この平和な日本で拳銃が引き抜かれる現場なんて初めて見た。
パンパンと霊園に似つかわしくない乾いた音がいくつも鳴り響き、その銃口は全て守るべき一人の一般市民に向けられる。
だけど――
『うそだろ……』
誰が呟いたのかはわからない。
けれど一人の人間を確実に射抜いたはずの銃弾は、全て避けられ――
「はっ、この程度かよ。政府直属の実働部隊ってのは」
嘲りと共に五人のうちの誰かが崩れ落ちるようにして沈み、鬼頭神無は地面に転がった拳銃をその手で即座にバラしてみせた。
『隊長!! βが、βがやられました!!』
『まだだっ! まだ怯むな!! 奴と距離が離れているうちになんとしても撃ち殺せ!!』
そう言って容赦なく一人の人間に銃口を向ける男たち。
だが――鬼頭神無は彼らが引き金を引くよりも早く、身をかがめて力をためると
「だから甘いっつってんだろうがッッ!!」
爆発的な脚力で一瞬で男たちに肉薄し、咎めるような一撃が正確に男たちの拳銃を無力化していく。
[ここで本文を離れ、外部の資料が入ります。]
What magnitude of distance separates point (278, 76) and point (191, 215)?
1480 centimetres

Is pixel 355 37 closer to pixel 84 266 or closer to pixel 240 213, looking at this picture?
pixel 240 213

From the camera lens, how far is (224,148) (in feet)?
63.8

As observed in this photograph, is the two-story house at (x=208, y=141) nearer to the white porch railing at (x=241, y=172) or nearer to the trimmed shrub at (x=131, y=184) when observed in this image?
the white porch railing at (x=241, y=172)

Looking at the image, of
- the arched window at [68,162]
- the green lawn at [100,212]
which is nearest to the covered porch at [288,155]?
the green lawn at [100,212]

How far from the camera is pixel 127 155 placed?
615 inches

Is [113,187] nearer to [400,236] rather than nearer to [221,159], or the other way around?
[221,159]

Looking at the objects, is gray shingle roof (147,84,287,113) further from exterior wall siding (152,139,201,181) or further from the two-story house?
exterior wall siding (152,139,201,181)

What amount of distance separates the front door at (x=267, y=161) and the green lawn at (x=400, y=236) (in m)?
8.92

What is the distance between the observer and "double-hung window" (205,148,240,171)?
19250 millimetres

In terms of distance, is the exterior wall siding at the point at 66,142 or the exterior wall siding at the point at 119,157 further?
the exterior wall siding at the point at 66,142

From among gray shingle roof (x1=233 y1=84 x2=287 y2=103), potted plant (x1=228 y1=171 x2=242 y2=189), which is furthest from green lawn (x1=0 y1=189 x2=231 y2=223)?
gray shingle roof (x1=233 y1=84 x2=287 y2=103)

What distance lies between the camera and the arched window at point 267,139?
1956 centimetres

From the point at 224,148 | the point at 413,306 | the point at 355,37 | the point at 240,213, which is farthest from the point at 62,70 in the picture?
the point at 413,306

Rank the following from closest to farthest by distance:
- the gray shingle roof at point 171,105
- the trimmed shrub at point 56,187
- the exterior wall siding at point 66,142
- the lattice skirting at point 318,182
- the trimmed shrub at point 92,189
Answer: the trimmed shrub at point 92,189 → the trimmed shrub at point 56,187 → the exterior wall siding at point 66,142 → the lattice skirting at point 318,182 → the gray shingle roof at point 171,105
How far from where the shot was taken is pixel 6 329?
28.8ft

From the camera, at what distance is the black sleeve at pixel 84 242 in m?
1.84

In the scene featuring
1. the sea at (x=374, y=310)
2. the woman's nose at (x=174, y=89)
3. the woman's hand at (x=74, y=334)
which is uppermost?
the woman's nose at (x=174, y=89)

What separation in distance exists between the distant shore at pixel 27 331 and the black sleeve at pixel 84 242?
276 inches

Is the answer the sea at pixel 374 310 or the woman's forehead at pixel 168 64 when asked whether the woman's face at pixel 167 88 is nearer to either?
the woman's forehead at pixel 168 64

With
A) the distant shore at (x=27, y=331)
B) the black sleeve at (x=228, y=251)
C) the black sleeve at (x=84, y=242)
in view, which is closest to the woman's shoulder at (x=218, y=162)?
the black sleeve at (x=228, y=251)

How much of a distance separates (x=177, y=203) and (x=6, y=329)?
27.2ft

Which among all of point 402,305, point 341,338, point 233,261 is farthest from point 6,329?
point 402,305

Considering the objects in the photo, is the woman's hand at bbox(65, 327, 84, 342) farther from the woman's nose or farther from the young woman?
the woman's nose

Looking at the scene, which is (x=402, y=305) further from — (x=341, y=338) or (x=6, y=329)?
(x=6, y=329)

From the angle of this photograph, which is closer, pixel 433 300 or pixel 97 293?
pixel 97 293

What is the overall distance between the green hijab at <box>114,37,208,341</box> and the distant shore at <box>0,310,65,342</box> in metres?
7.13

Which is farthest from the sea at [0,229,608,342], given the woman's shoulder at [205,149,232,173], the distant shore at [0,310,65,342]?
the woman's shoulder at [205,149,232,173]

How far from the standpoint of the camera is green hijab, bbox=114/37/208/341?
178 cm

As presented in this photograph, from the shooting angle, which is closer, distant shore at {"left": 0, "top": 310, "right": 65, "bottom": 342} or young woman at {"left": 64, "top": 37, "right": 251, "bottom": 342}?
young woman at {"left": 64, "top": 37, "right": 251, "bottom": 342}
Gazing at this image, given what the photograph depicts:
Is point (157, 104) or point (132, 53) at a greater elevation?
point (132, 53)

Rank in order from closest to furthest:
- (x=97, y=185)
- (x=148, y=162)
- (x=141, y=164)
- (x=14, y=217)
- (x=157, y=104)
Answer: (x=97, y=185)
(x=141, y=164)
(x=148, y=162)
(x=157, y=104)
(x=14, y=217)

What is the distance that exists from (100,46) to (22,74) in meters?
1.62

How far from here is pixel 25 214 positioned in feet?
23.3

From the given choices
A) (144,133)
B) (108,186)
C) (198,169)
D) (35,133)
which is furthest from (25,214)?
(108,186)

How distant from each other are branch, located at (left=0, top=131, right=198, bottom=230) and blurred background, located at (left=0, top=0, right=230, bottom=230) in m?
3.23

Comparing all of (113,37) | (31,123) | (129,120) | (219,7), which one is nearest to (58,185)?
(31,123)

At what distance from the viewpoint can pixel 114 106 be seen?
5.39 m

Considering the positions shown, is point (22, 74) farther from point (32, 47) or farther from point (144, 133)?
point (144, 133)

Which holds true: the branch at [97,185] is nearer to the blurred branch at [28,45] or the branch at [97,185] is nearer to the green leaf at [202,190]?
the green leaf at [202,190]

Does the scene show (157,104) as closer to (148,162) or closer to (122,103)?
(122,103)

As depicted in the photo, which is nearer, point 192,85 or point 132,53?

一瞬で肉薄された彼らの飛び道具は、すでに意味をなさない。
パラパラと無残に地面に零れるパーツの数々が、ありのままの現実として男たちの精神に叩き込まれ、統率の取れた群体がバラバラに引きちぎられていく。
動揺する男たちの呻き声が聞こえるが、本来、この『戦場』を掌握するのは彼らのはずだった。
それが小石のつぶてや手刀で拳銃がバラされ連携の有利が断ち消え、彼女が最も得意とする肉弾戦に挑めば、一人、また一人と男たちの急所に強烈な一撃が炸裂し、大地に沈んでいくありさまだ。
正直、格の差が違いすぎる。
素人目でも鮮やかすぎるその手際はすでに芸術の域にあったのかもしれない。
その結果。
特殊スーツに身を包んだ四人分の『死に体』が屍のように野花の上に積み上がり、悪あがきの銃弾が全て鳴り終えた頃。
「これで終いだ。クソ野郎」
ゾッとするほど静かな殺気が鬼頭神無の口から溢れ出し、この凄惨な戦場の終わりを告げるのであった。